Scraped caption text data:
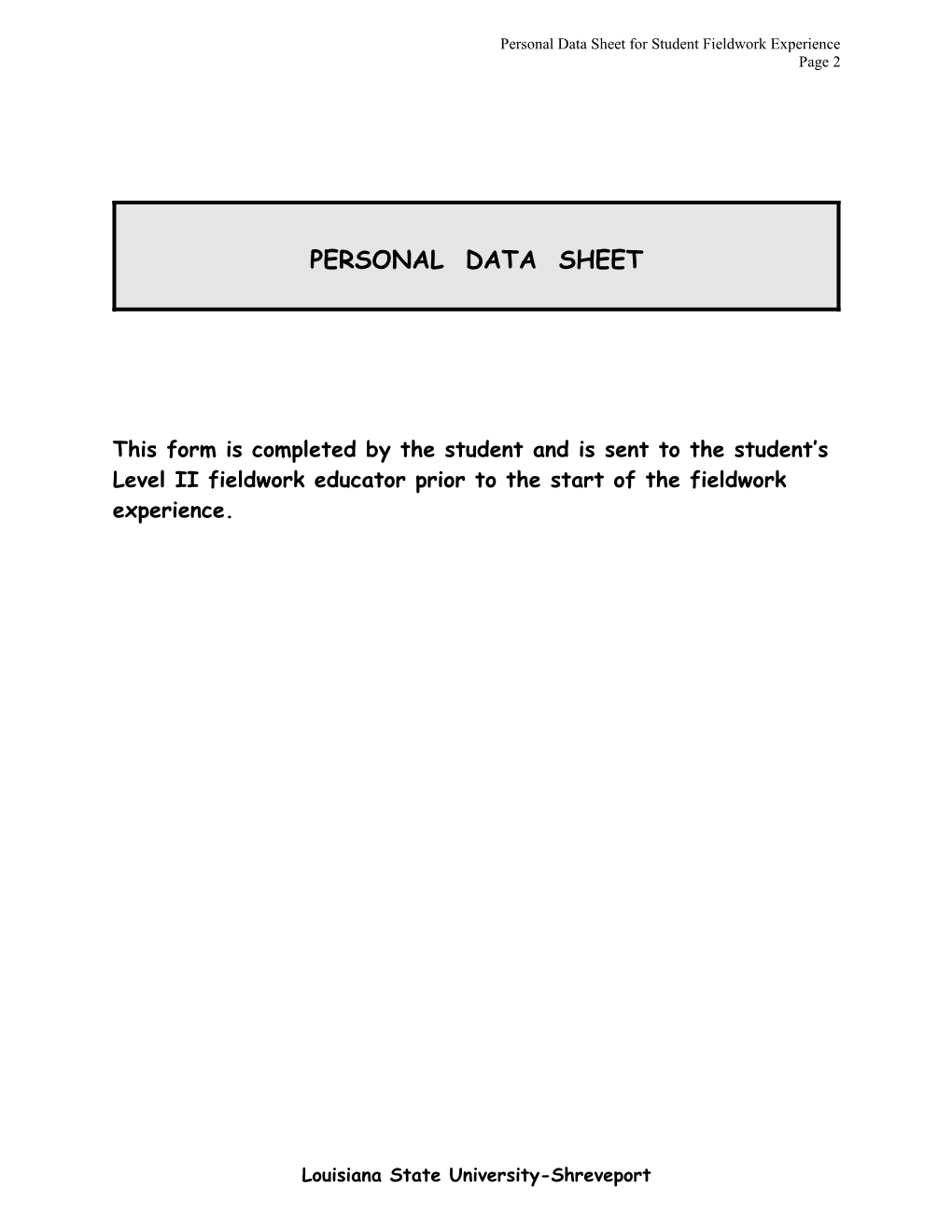 Personal Data Sheet s1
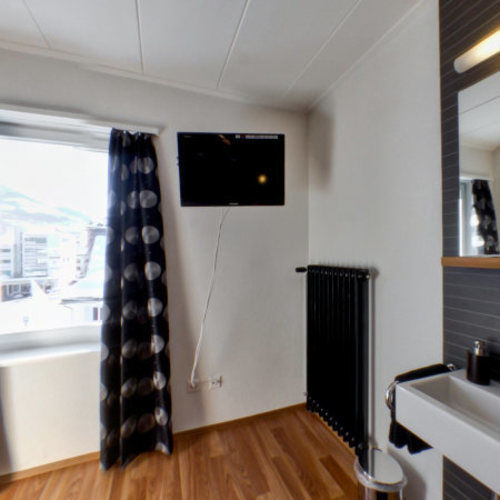 Hotel Raetia Ilanz/Glion ภายนอก รูปภาพ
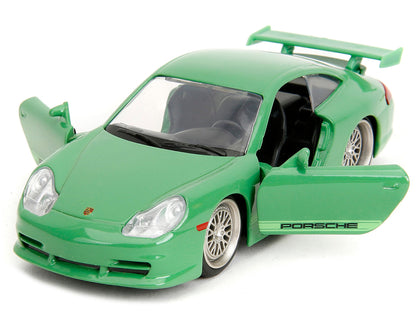 Porsche 911 GT3 (996) Green "Pink Slips" Series 1/32 Diecast Model Car by Jada <h2>Porsche Jada</h2> <p>High-quality perfect for collectors and enthusiasts. Features detailed interior exterior craftsm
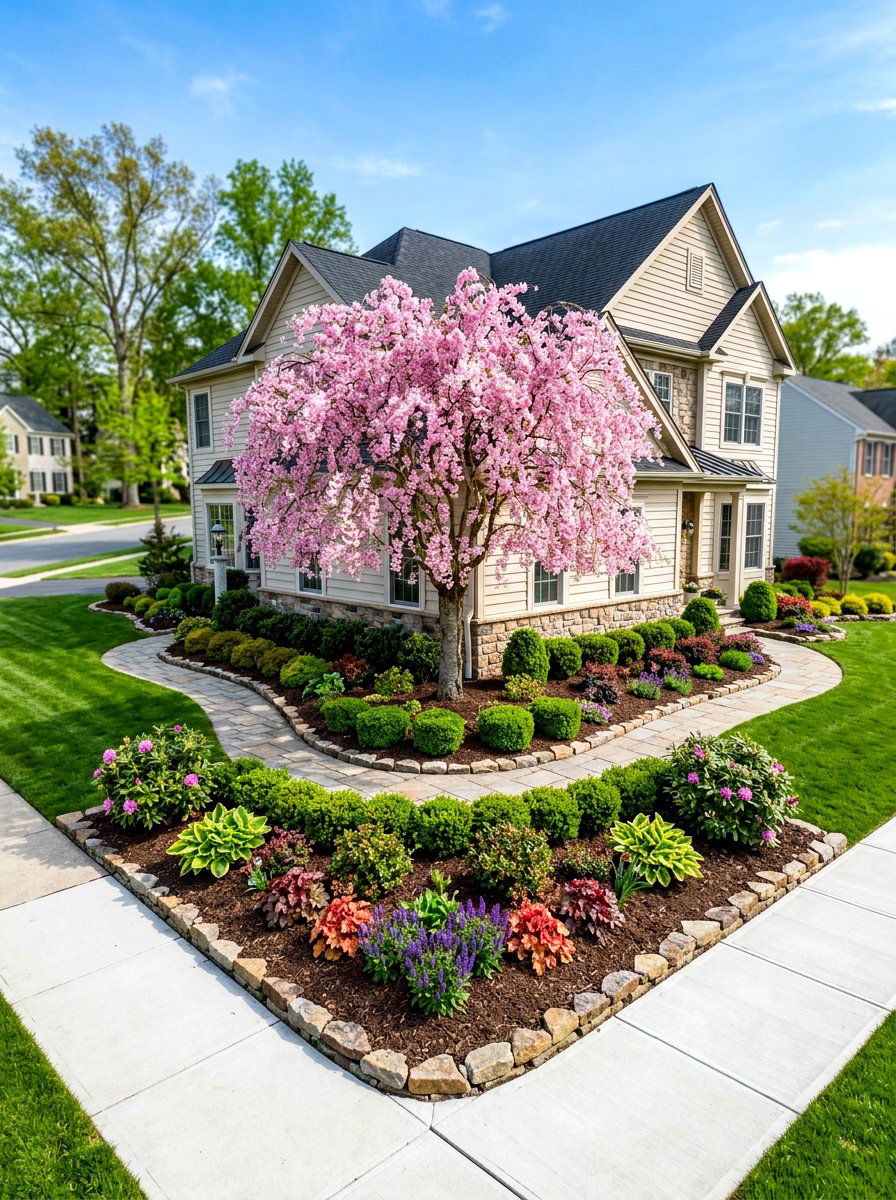 Corner house foundation landscaping - 30 foundation landscaping ideas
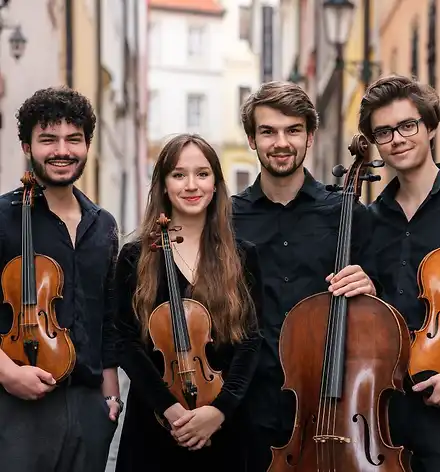 Foto des jungen Streichquartetts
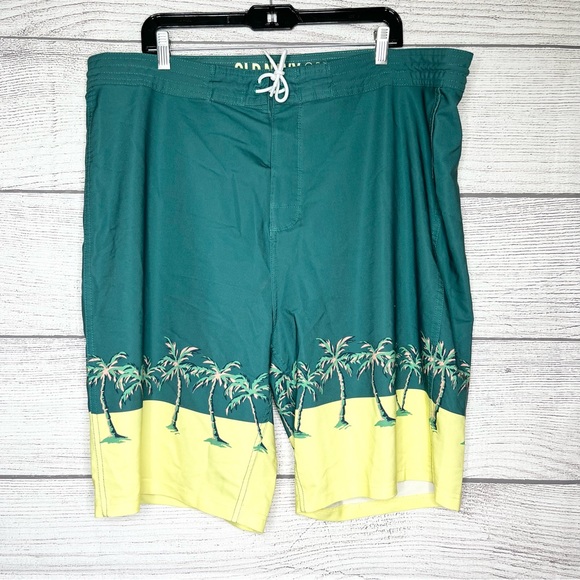 Old Navy Palm Trees Swim Board Shorts Men’s Size 40 - Picture 9 of 9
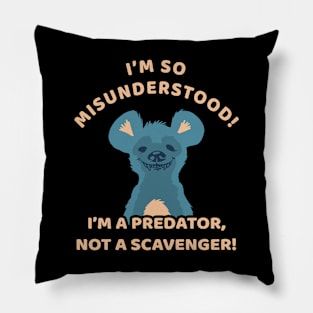 🌍 Predator, Not Scavenger, Misunderstood Hyena Pillow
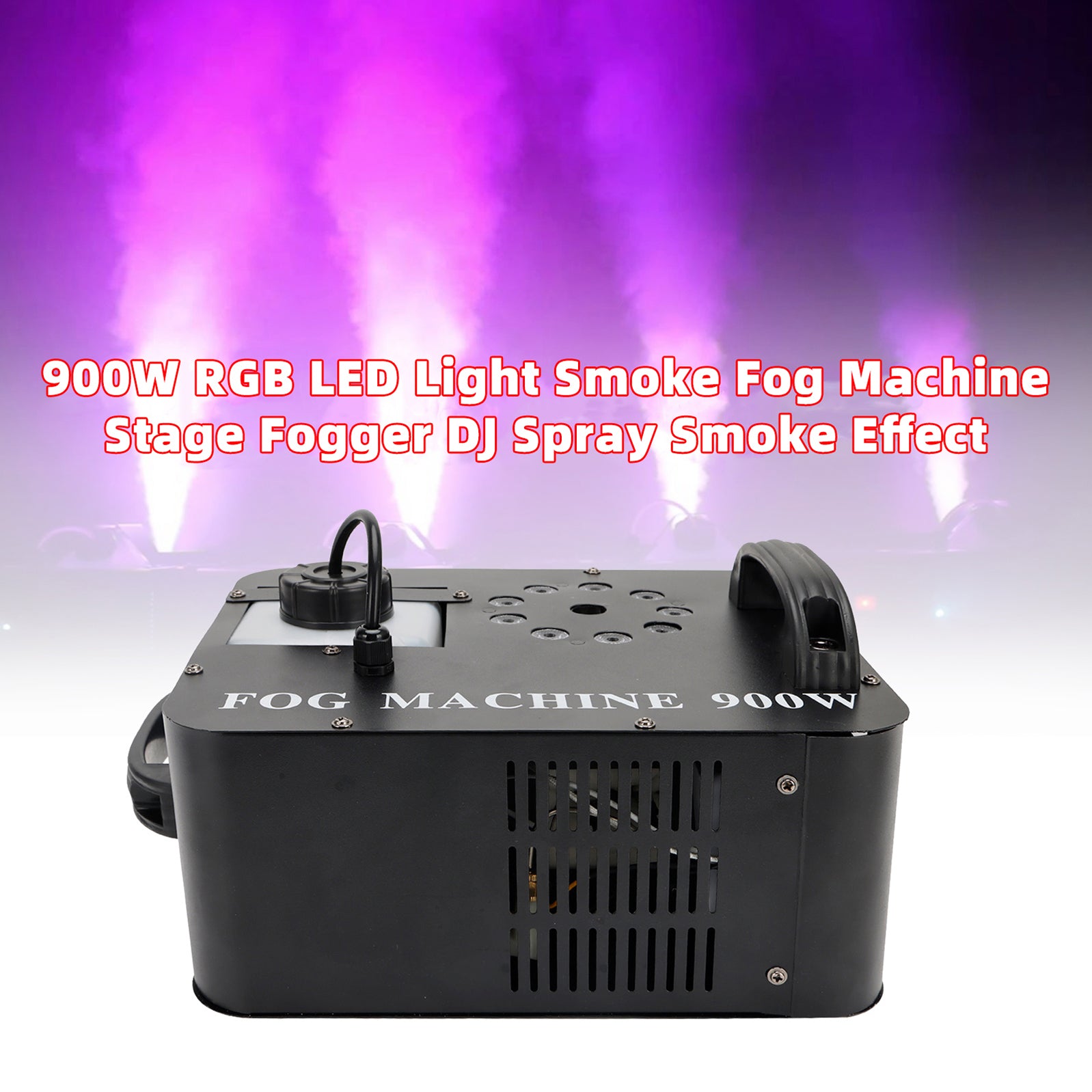 900W RGB LED Effet Fumée Brumisateur Étape Machine Brouillard Fumée Lumière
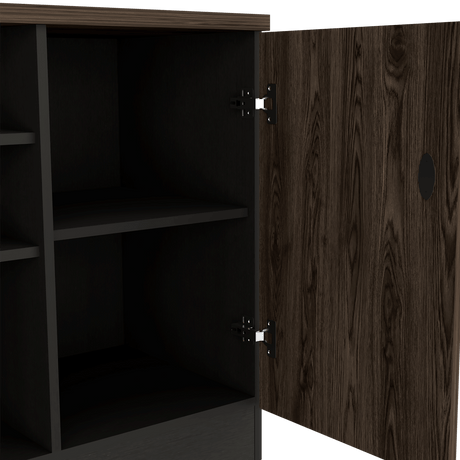 Archivador Home Office Coñac 120x75.7cm Carta sin Cajones y con Cerradura - ARCHIVADORES | Bylmo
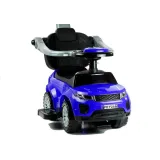 Jeździk 614W z dźwiękową kierownicą w kolorze niebieskim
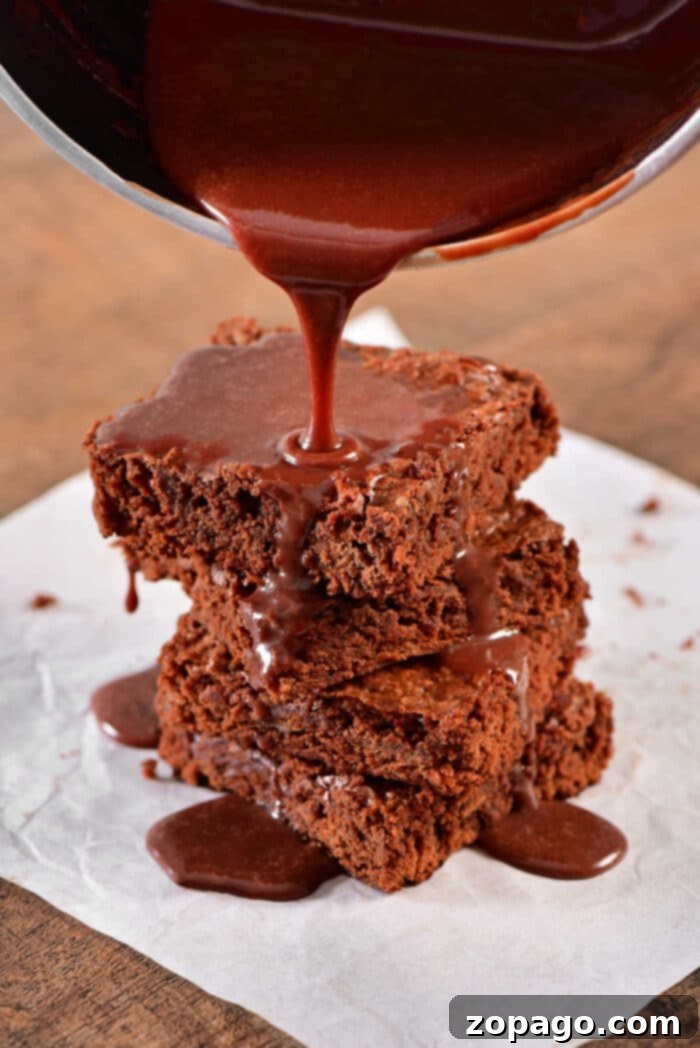 Chocolate Drenched Biscuit Dreams 7 how to make Chocolate Gravy, a close-up of the delicious sauce.
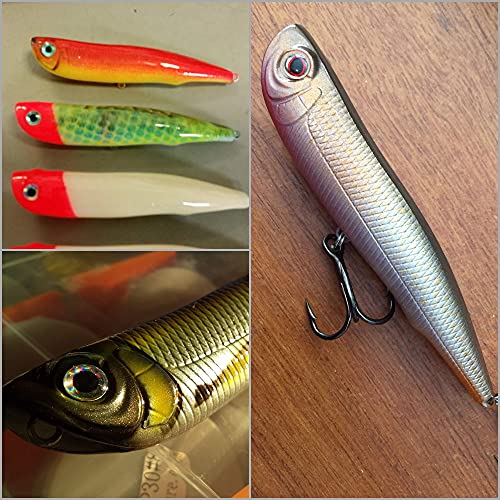 10 Blank Unpainted Minnow Crankbait Topwater Lipless Jerkbait Fishing Lures V3 - color: UPW622P10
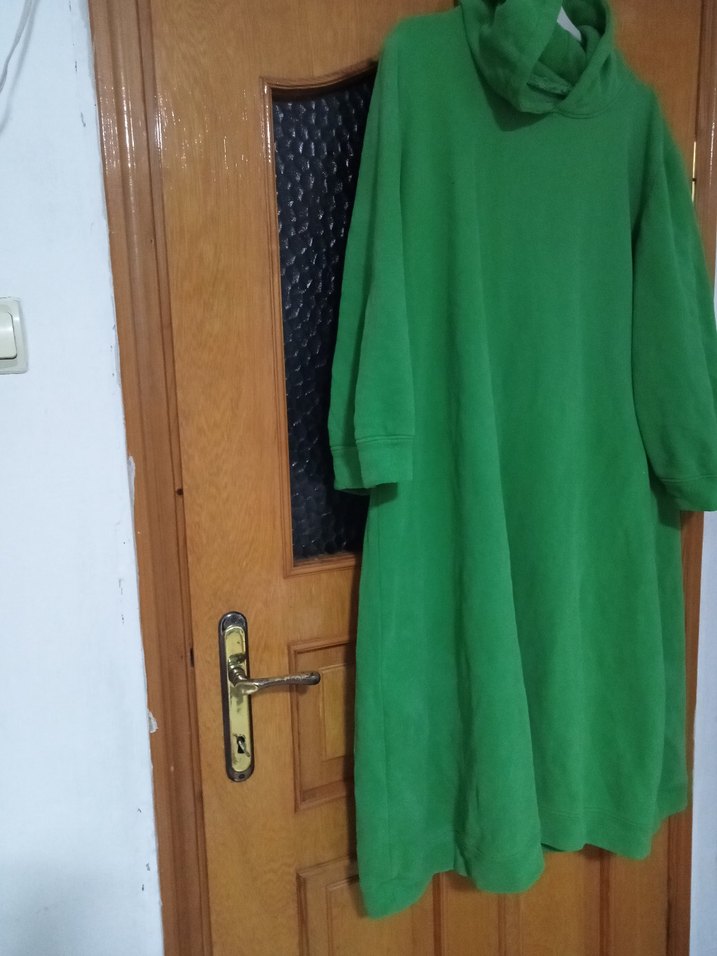 Yeşil Midi Kadın Sabahlık - Görsel 4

**Exercise:**
Each entry shown above must be quoted exactly, with its pictures left out.

**Solution for this task:**
 Personal Data Sheet s1
 Hotel Raetia Ilanz/Glion ภายนอก รูปภาพ
 Porsche 911 GT3 (996) Green "Pink Slips" Series 1/32 Diecast Model Car by Jada <h2>Porsche Jada</h2> <p>High-quality perfect for collectors and enthusiasts. Features detailed interior exterior craftsm
 Corner house foundation landscaping - 30 foundation landscaping ideas
 Foto des jungen Streichquartetts
 Old Navy Palm Trees Swim Board Shorts Men’s Size 40 - Picture 9 of 9
 🌍 Predator, Not Scavenger, Misunderstood Hyena Pillow
 900W RGB LED Effet Fumée Brumisateur Étape Machine Brouillard Fumée Lumière
 Archivador Home Office Coñac 120x75.7cm Carta sin Cajones y con Cerradura - ARCHIVADORES | Bylmo
 Jeździk 614W z dźwiękową kierownicą w kolorze niebieskim
 Chocolate Drenched Biscuit Dreams 7 how to make Chocolate Gravy, a close-up of the delicious sauce.
 10 Blank Unpainted Minnow Crankbait Topwater Lipless Jerkbait Fishing Lures V3 - color: UPW622P10
 Yeşil Midi Kadın Sabahlık - Görsel 4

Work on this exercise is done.